* [Excerpt]

+===+

Truth elusive in ‘Listener’. Robin Williams shines as a writer and radio star in a story that blurs distinctions between illusion and reality.
In “The Night Listener,” director Patrick Stettner and novelist Armistead Maupin (“Short Cuts”) remind us that all storytelling is a con game. It’s a useful point to keep in mind while navigating this tricky, chilling tale of anguish and illusion, itself a fascinating exemplar that you can’t always believe what you see and hear.
The premise is pure American gothic, derived from Maupin’s real life experiences and subsequent semi-fictional novel. Robin Williams (“Good Will Hunting”) plays Gabriel Noone, a stalled big city writer and radio personality who - like Philip Seymour Hoffman’s similarly brilliant, similarly gay scribe in “Capote” - leaves the familiar confines of New York City to pursue a story in the hinterlands.

+===+

* [Data below]
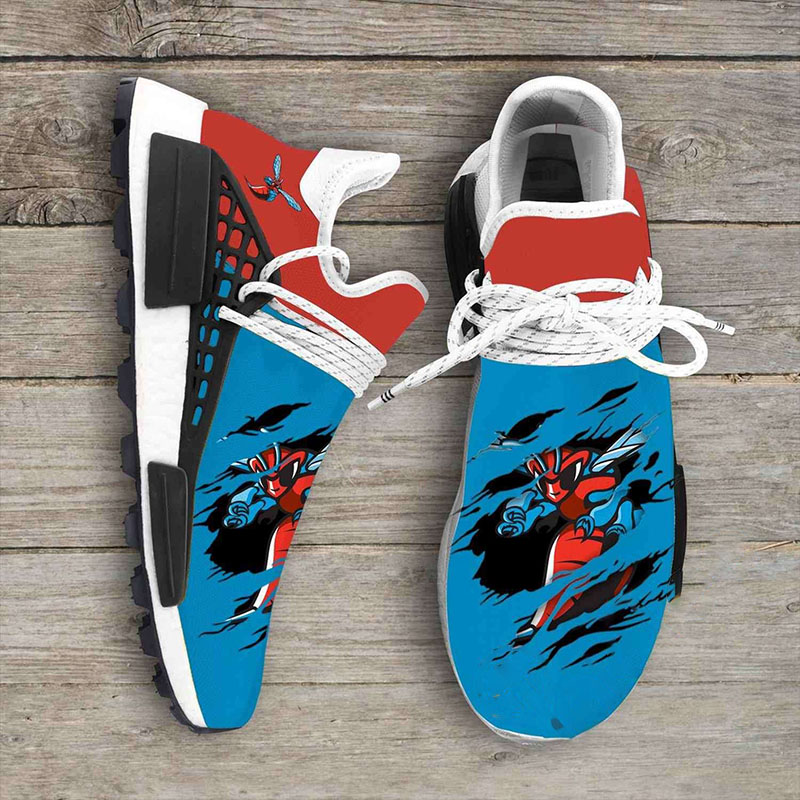 Delaware State Hornets NCAA Sports Teams NMD Human Shoes 4 Delaware State Hornets NCAA Sports Teams NMD Human Shoes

+===+

* [Required work]
1) From the review of "The Night Listener," quote the passage starting at "The premise is" and ending at "in the hinterlands.".
2) Summarize the review of "The Night Listener" in two sentences.

* [Response list]
1)
The premise is pure American gothic, derived from Maupin’s real life experiences and subsequent semi-fictional novel. Robin Williams (“Good Will Hunting”) plays Gabriel Noone, a stalled big city writer and radio personality who - like Philip Seymour Hoffman’s similarly brilliant, similarly gay scribe in “Capote” - leaves the familiar confines of New York City to pursue a story in the hinterlands.

2) Director Patrick Stettner and novelist Armistead Maupin use "The Night Listener" to show that all storytelling is a con game, in a tricky, chilling tale of anguish and illusion. Drawing on Maupin's real-life experiences and his semi-fictional novel, the film casts Robin Williams as Gabriel Noone, a stalled writer and radio personality who leaves New York City to pursue a story in the hinterlands.